Amelia nodded, wide eyed yet determined. Titus clenched his jaw and whispered something in Amelia’s ear. Izzy grabbed my hand and squeezed tight. I grabbed Oakley’s hand and Vee followed suit, the four of us standing in a connected line. My abused eyes filled with tears again, this time for my sister and the amount of pride I had in what she was about to do. I lost my business and my husband in one day. Yet here she was bringing life into this world like an honest-to-God miracle worker.
With each push, Mom and Titus would support Amelia’s head. Dad would cringe and bark out some sort of encouragement in the form of a phrase that made zero sense. The girls and I would lean forward collectively, like maybe we could help our sister push that much harder.
The longest half an hour later, the doctor pulled a baby into the air, her little lungs letting loose a cry louder than her mama. The doctor placed the baby on Amelia’s chest. Her skin looked purple, her head was misshapen, and she was covered in a weird film, but she was the most beautiful baby I’d ever seen. We all rushed to the bed to get a closer look.
Amelia sobbed and laughed, her tears mixing with the sweat. Mom beamed with pride as Dad hugged her from behind. Titus kissed the top of Amelia’s head over and over, looking a little green around the gills.
“Congratulations to the mom and dad,” the doctor announced before having a seat again and doing whatever had to be done down there.
Amelia covered the baby in the towels the nurse handed her, rubbing her back and cooing nonsense words to her already.
“Have you two picked a name yet?” Mom asked gently.
Amelia and Titus locked gazes before Amelia announced, “Since Mom already used up all the vowels with us girls, we decided to go with consonants. Everybody…meet Lily Susanna Jackson.”
Mom gasped. “Really?”
Everyone called her Susie, but Susanna was Mom’s proper name. And now Amelia and Titus had named their firstborn after Mom.
Amelia pulled a hand away from little Lily’s back to squeeze Mom’s hand. “You’re the best woman I know. I want my daughter to be named after you.”
Mom lost it then, burying her head in Dad’s chest while she cried. The rest of us took turns getting a closer peek at Lily. Then Amelia’s doctor had some words for her, so Titus stepped closer to intervene.
“Here. Let me hold her.”
With care, Amelia handed Lily to Titus, letting him hold their daughter for the first time. Titus held his hands so carefully, even though Lily was small enough to fit in his two palms. The look he gave his daughter was so beautiful, I stepped back from the physical pain in my chest.
I could have had that.
I saw the life I could have had with Remington flash before my eyes. We would have had children he would have gazed at with all the love in the world in his eyes. We could have built a life of kids and work and a love so great, it blanketed all our worries. He would have been the best father. He would have been the best husband.
And I had totally and completely blown it.
Wyatt popped his head in the door, startling me from my thoughts. The doctor had left and only one nurse was still in the room, helping to weigh Lily and get her cleaned up. Mom was wiping a wet washcloth on Amelia’s face, while Dad read out the menu of what Amelia could order to eat.
“Safe for me to come in?” Wyatt asked.
Oakley’s face split into a wide smile and she pulled him inside. “Come meet Lily.”

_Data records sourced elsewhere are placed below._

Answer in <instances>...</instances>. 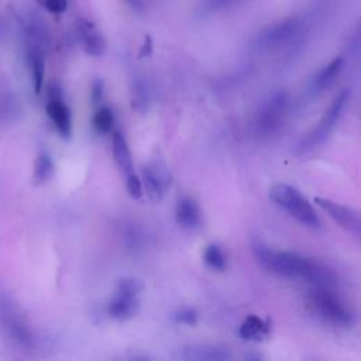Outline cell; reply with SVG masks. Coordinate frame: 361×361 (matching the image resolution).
I'll use <instances>...</instances> for the list:
<instances>
[{
    "instance_id": "cell-3",
    "label": "cell",
    "mask_w": 361,
    "mask_h": 361,
    "mask_svg": "<svg viewBox=\"0 0 361 361\" xmlns=\"http://www.w3.org/2000/svg\"><path fill=\"white\" fill-rule=\"evenodd\" d=\"M269 197L300 224L312 228H317L320 226V220L313 206L293 186L286 183H276L271 188Z\"/></svg>"
},
{
    "instance_id": "cell-15",
    "label": "cell",
    "mask_w": 361,
    "mask_h": 361,
    "mask_svg": "<svg viewBox=\"0 0 361 361\" xmlns=\"http://www.w3.org/2000/svg\"><path fill=\"white\" fill-rule=\"evenodd\" d=\"M111 147H113V157H114V161L118 165V168L124 173H131L133 172L131 152H130L127 140H126L124 134L120 130L113 131Z\"/></svg>"
},
{
    "instance_id": "cell-11",
    "label": "cell",
    "mask_w": 361,
    "mask_h": 361,
    "mask_svg": "<svg viewBox=\"0 0 361 361\" xmlns=\"http://www.w3.org/2000/svg\"><path fill=\"white\" fill-rule=\"evenodd\" d=\"M76 28L86 54L92 56H100L106 49V42L96 25L86 18H79L76 21Z\"/></svg>"
},
{
    "instance_id": "cell-23",
    "label": "cell",
    "mask_w": 361,
    "mask_h": 361,
    "mask_svg": "<svg viewBox=\"0 0 361 361\" xmlns=\"http://www.w3.org/2000/svg\"><path fill=\"white\" fill-rule=\"evenodd\" d=\"M175 320L180 324L195 326L197 323V313H196V310H193L190 307H185L175 313Z\"/></svg>"
},
{
    "instance_id": "cell-24",
    "label": "cell",
    "mask_w": 361,
    "mask_h": 361,
    "mask_svg": "<svg viewBox=\"0 0 361 361\" xmlns=\"http://www.w3.org/2000/svg\"><path fill=\"white\" fill-rule=\"evenodd\" d=\"M42 3L52 14H61L68 8V0H42Z\"/></svg>"
},
{
    "instance_id": "cell-19",
    "label": "cell",
    "mask_w": 361,
    "mask_h": 361,
    "mask_svg": "<svg viewBox=\"0 0 361 361\" xmlns=\"http://www.w3.org/2000/svg\"><path fill=\"white\" fill-rule=\"evenodd\" d=\"M203 261L209 268H212L214 271H224L227 267L226 255L221 251V248L216 244H210L204 248Z\"/></svg>"
},
{
    "instance_id": "cell-8",
    "label": "cell",
    "mask_w": 361,
    "mask_h": 361,
    "mask_svg": "<svg viewBox=\"0 0 361 361\" xmlns=\"http://www.w3.org/2000/svg\"><path fill=\"white\" fill-rule=\"evenodd\" d=\"M172 183L171 172L162 159H152L142 169V189L152 202H161Z\"/></svg>"
},
{
    "instance_id": "cell-12",
    "label": "cell",
    "mask_w": 361,
    "mask_h": 361,
    "mask_svg": "<svg viewBox=\"0 0 361 361\" xmlns=\"http://www.w3.org/2000/svg\"><path fill=\"white\" fill-rule=\"evenodd\" d=\"M180 358L192 361H224L231 358V353L220 345L190 344L182 348Z\"/></svg>"
},
{
    "instance_id": "cell-9",
    "label": "cell",
    "mask_w": 361,
    "mask_h": 361,
    "mask_svg": "<svg viewBox=\"0 0 361 361\" xmlns=\"http://www.w3.org/2000/svg\"><path fill=\"white\" fill-rule=\"evenodd\" d=\"M47 114L49 120L52 121L55 130L62 138H69L72 134V117L69 107L66 106L63 100L62 90L59 85L52 83L48 86V93H47Z\"/></svg>"
},
{
    "instance_id": "cell-26",
    "label": "cell",
    "mask_w": 361,
    "mask_h": 361,
    "mask_svg": "<svg viewBox=\"0 0 361 361\" xmlns=\"http://www.w3.org/2000/svg\"><path fill=\"white\" fill-rule=\"evenodd\" d=\"M235 1H238V0H209V6L213 10H219V8L228 7V6L234 4Z\"/></svg>"
},
{
    "instance_id": "cell-22",
    "label": "cell",
    "mask_w": 361,
    "mask_h": 361,
    "mask_svg": "<svg viewBox=\"0 0 361 361\" xmlns=\"http://www.w3.org/2000/svg\"><path fill=\"white\" fill-rule=\"evenodd\" d=\"M126 186H127V192L133 199H140L142 196V182L140 180V178L131 172L127 173V180H126Z\"/></svg>"
},
{
    "instance_id": "cell-4",
    "label": "cell",
    "mask_w": 361,
    "mask_h": 361,
    "mask_svg": "<svg viewBox=\"0 0 361 361\" xmlns=\"http://www.w3.org/2000/svg\"><path fill=\"white\" fill-rule=\"evenodd\" d=\"M307 300L320 317L336 326H351L354 320L353 312L348 306L330 290V286H313L309 290Z\"/></svg>"
},
{
    "instance_id": "cell-27",
    "label": "cell",
    "mask_w": 361,
    "mask_h": 361,
    "mask_svg": "<svg viewBox=\"0 0 361 361\" xmlns=\"http://www.w3.org/2000/svg\"><path fill=\"white\" fill-rule=\"evenodd\" d=\"M151 51H152V41H151V38H149L148 35H145L144 44H142L141 51H140V56H141V58H142V56H148V55L151 54Z\"/></svg>"
},
{
    "instance_id": "cell-20",
    "label": "cell",
    "mask_w": 361,
    "mask_h": 361,
    "mask_svg": "<svg viewBox=\"0 0 361 361\" xmlns=\"http://www.w3.org/2000/svg\"><path fill=\"white\" fill-rule=\"evenodd\" d=\"M114 124V116L110 107L102 106L93 116V128L99 134H107L111 131Z\"/></svg>"
},
{
    "instance_id": "cell-28",
    "label": "cell",
    "mask_w": 361,
    "mask_h": 361,
    "mask_svg": "<svg viewBox=\"0 0 361 361\" xmlns=\"http://www.w3.org/2000/svg\"><path fill=\"white\" fill-rule=\"evenodd\" d=\"M134 11L142 13L144 11V1L142 0H124Z\"/></svg>"
},
{
    "instance_id": "cell-1",
    "label": "cell",
    "mask_w": 361,
    "mask_h": 361,
    "mask_svg": "<svg viewBox=\"0 0 361 361\" xmlns=\"http://www.w3.org/2000/svg\"><path fill=\"white\" fill-rule=\"evenodd\" d=\"M252 251L262 268L279 276L302 279L313 286H331L336 281L327 267L296 252L276 251L261 241L252 244Z\"/></svg>"
},
{
    "instance_id": "cell-10",
    "label": "cell",
    "mask_w": 361,
    "mask_h": 361,
    "mask_svg": "<svg viewBox=\"0 0 361 361\" xmlns=\"http://www.w3.org/2000/svg\"><path fill=\"white\" fill-rule=\"evenodd\" d=\"M316 206H319L330 219H333L340 227L344 230L353 233L354 235H360L361 230V220L358 213L344 204L336 203L330 199H323V197H314Z\"/></svg>"
},
{
    "instance_id": "cell-13",
    "label": "cell",
    "mask_w": 361,
    "mask_h": 361,
    "mask_svg": "<svg viewBox=\"0 0 361 361\" xmlns=\"http://www.w3.org/2000/svg\"><path fill=\"white\" fill-rule=\"evenodd\" d=\"M175 217L176 223L186 230H195L202 224V210L197 202L189 196L178 200L175 207Z\"/></svg>"
},
{
    "instance_id": "cell-2",
    "label": "cell",
    "mask_w": 361,
    "mask_h": 361,
    "mask_svg": "<svg viewBox=\"0 0 361 361\" xmlns=\"http://www.w3.org/2000/svg\"><path fill=\"white\" fill-rule=\"evenodd\" d=\"M0 331L4 338L20 348H32L35 336L25 313L8 292H0Z\"/></svg>"
},
{
    "instance_id": "cell-6",
    "label": "cell",
    "mask_w": 361,
    "mask_h": 361,
    "mask_svg": "<svg viewBox=\"0 0 361 361\" xmlns=\"http://www.w3.org/2000/svg\"><path fill=\"white\" fill-rule=\"evenodd\" d=\"M348 90L343 89L331 102V104L329 106V109L324 111L323 117L320 118L319 124L314 127V130L306 137L303 138V141L299 145V151L300 152H306L314 147H317L319 144H322L330 134L331 131L336 128L340 117L343 116V111L347 106L348 102Z\"/></svg>"
},
{
    "instance_id": "cell-16",
    "label": "cell",
    "mask_w": 361,
    "mask_h": 361,
    "mask_svg": "<svg viewBox=\"0 0 361 361\" xmlns=\"http://www.w3.org/2000/svg\"><path fill=\"white\" fill-rule=\"evenodd\" d=\"M238 334L244 340L259 341L269 334V323L255 314H250L240 324Z\"/></svg>"
},
{
    "instance_id": "cell-14",
    "label": "cell",
    "mask_w": 361,
    "mask_h": 361,
    "mask_svg": "<svg viewBox=\"0 0 361 361\" xmlns=\"http://www.w3.org/2000/svg\"><path fill=\"white\" fill-rule=\"evenodd\" d=\"M138 306V296H131L116 290L114 296L107 305V312L116 320H127L137 313Z\"/></svg>"
},
{
    "instance_id": "cell-18",
    "label": "cell",
    "mask_w": 361,
    "mask_h": 361,
    "mask_svg": "<svg viewBox=\"0 0 361 361\" xmlns=\"http://www.w3.org/2000/svg\"><path fill=\"white\" fill-rule=\"evenodd\" d=\"M54 161L48 152H39L34 162L32 179L35 183H45L54 175Z\"/></svg>"
},
{
    "instance_id": "cell-7",
    "label": "cell",
    "mask_w": 361,
    "mask_h": 361,
    "mask_svg": "<svg viewBox=\"0 0 361 361\" xmlns=\"http://www.w3.org/2000/svg\"><path fill=\"white\" fill-rule=\"evenodd\" d=\"M303 20L299 17H289L267 27L257 38L259 49L274 51L290 44L302 31Z\"/></svg>"
},
{
    "instance_id": "cell-17",
    "label": "cell",
    "mask_w": 361,
    "mask_h": 361,
    "mask_svg": "<svg viewBox=\"0 0 361 361\" xmlns=\"http://www.w3.org/2000/svg\"><path fill=\"white\" fill-rule=\"evenodd\" d=\"M343 66H344V59L341 56H336L334 59H331L313 78V89L317 92H322V90L330 87L334 83V80L337 79V76L340 75Z\"/></svg>"
},
{
    "instance_id": "cell-5",
    "label": "cell",
    "mask_w": 361,
    "mask_h": 361,
    "mask_svg": "<svg viewBox=\"0 0 361 361\" xmlns=\"http://www.w3.org/2000/svg\"><path fill=\"white\" fill-rule=\"evenodd\" d=\"M289 104V97L285 92H276L269 96L259 107L258 113L255 114L254 127L255 133L259 137H269L275 134L286 116Z\"/></svg>"
},
{
    "instance_id": "cell-25",
    "label": "cell",
    "mask_w": 361,
    "mask_h": 361,
    "mask_svg": "<svg viewBox=\"0 0 361 361\" xmlns=\"http://www.w3.org/2000/svg\"><path fill=\"white\" fill-rule=\"evenodd\" d=\"M103 90H104V85L100 79H96L93 83H92V100L93 103H100V100L103 99Z\"/></svg>"
},
{
    "instance_id": "cell-21",
    "label": "cell",
    "mask_w": 361,
    "mask_h": 361,
    "mask_svg": "<svg viewBox=\"0 0 361 361\" xmlns=\"http://www.w3.org/2000/svg\"><path fill=\"white\" fill-rule=\"evenodd\" d=\"M142 289H144V285L140 279L133 276H126L118 281L116 290L126 295H131V296H140Z\"/></svg>"
}]
</instances>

Wyatt clapped Titus on the back, peering around him to check out the new baby. My sisters were building their families while I was building a business set on quicksand. How could I have been so stupid? So narrowly focused that I’d missed the most important thing?
Becoming a leader like Dad had always been my aim. But in doing so, I’d completely missed the part where he left the job and came home to us. The family that mattered more to him than any badge or job title or paycheck. Being chief of police didn’t make him a leader worth emulating. Being a father and a husband did.
“Izzy said Remington left?” Oakley asked quietly from right next to me. Wyatt had his arm around her waist, his gaze serious.
I nodded, and she patted my back sympathetically. I was too overcome by emotion to lie. “Yeah. I pretty much screwed up everything.”